In our regular series, Laguna examines a luxury watch in-depth…
It almost goes without saying, circles rule the wrist. This sensible design is largely due to the cyclical nature of time, but convention and conservatism also play equally important roles. Watches that don’t conform to the circular mold are either short-lived, fashion-led objects or, more rarely, transcendent icons; bold shapes that literally stand out from the pack and have proved their place in a collection many times over. Patek Philippe has its share of unconventionally shaped stars in its stable, including the Art Deco-inspired Gondolo, the blockbusting Nautilus and the somewhat more classical star of today’s feature, the Golden Ellipse.
Ancient Greek mathematicians already concluded that applying the ‘Golden’ ratio of 1 / 1.6181 resulted in great beauty, whether it was in architecture or art. The Golden Ellipse proved that this was also true in watches. Ever since its introduction, it has been a staple in the collection of Patek Philippe with a loyal following. At the heart of charm and enduring appeal of the Golden Ellipse is its universality. The design is timeless, genderless and offers an admirably blank slate for Patek Philippe to showcase their many and varied skills. The Golden Ellipse is also a watch with quite a pedigree, with this year marking the design’s 53rd anniversary, making it the second-longest-running line in the collection, bested only by the more conventional Calatrava.
Patek Philippe expert and noted Ellipse enthusiast John Reardon of Collectability, and former Head of Watches at Christie’s, describes the overwhelming reaction to the watch in 1968 and its initial importance to the brand. By the early 1970s, people were clamoring to be part of the “exclusive circle of Patek Philippe” as the marketing described the Ellipse. It was at the height of luxury watchmaking and fashion – and the relatively thin watches were a significant counterpoint to the thick quartz watches of the 1970s.”
The model came into focus once more in 2018 when it celebrated its 50th anniversary and saw a series of well-received celebratory releases, like the ref. 5738R “Grande Taille” Golden Ellipse, in a larger case size in rose gold, with an onyx dial that served as the follow up to 2008’s platinum equivalent.

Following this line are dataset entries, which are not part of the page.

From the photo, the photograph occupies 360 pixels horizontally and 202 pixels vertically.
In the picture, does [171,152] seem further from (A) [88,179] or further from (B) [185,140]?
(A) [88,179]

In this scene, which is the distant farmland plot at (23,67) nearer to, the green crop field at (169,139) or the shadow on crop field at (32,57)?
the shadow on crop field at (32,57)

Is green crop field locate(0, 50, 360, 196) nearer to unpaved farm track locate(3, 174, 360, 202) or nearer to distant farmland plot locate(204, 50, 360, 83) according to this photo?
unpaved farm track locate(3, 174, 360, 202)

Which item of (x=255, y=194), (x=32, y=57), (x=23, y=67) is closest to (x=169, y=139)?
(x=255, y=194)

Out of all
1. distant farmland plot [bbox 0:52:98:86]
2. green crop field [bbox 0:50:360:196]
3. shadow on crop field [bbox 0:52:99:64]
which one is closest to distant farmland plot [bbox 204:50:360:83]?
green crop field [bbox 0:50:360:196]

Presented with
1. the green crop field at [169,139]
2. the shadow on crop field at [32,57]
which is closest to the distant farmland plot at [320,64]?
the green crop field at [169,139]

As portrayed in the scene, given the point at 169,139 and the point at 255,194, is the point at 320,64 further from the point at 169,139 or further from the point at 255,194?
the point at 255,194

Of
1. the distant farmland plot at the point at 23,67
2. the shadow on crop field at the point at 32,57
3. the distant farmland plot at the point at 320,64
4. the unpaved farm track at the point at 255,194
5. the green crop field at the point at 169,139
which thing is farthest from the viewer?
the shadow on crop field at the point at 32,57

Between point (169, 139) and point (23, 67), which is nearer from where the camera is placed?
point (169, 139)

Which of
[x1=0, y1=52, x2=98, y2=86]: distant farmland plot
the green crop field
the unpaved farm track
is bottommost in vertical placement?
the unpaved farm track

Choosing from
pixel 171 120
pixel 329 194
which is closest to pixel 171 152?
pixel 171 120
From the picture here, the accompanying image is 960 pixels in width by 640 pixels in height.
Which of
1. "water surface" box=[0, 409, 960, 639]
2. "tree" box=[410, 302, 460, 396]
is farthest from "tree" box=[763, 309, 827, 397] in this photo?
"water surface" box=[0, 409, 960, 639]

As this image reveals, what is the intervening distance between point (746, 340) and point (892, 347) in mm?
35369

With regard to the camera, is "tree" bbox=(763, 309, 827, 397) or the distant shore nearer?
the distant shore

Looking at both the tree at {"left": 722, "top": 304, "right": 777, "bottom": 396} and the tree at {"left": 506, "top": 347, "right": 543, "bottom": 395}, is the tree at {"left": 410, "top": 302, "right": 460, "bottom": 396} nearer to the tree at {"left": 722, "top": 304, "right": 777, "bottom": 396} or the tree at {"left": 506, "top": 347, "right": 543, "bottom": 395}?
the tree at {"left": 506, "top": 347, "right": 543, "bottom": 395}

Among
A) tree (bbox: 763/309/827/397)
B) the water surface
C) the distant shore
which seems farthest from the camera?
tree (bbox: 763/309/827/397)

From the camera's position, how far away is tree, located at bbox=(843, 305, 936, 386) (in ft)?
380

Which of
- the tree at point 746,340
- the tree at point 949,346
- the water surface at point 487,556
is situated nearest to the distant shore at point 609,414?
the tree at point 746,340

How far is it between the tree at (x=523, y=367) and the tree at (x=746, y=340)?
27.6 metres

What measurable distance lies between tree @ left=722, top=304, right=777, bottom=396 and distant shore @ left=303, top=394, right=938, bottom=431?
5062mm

As for the earlier models themselves, they’re starting to gain attention again for the first time in decades. Perhaps it is because there is so much attention being made to seemingly neglected Patek Philippe families of references, but more likely it is because collectors are looking for alternatives to more exposed watches in the line. As time passes, their appeal might also potentially grow, being solidly in vintage territory, being over 40 years old. They are affordable icons of the past and offer incredible value for the dollar.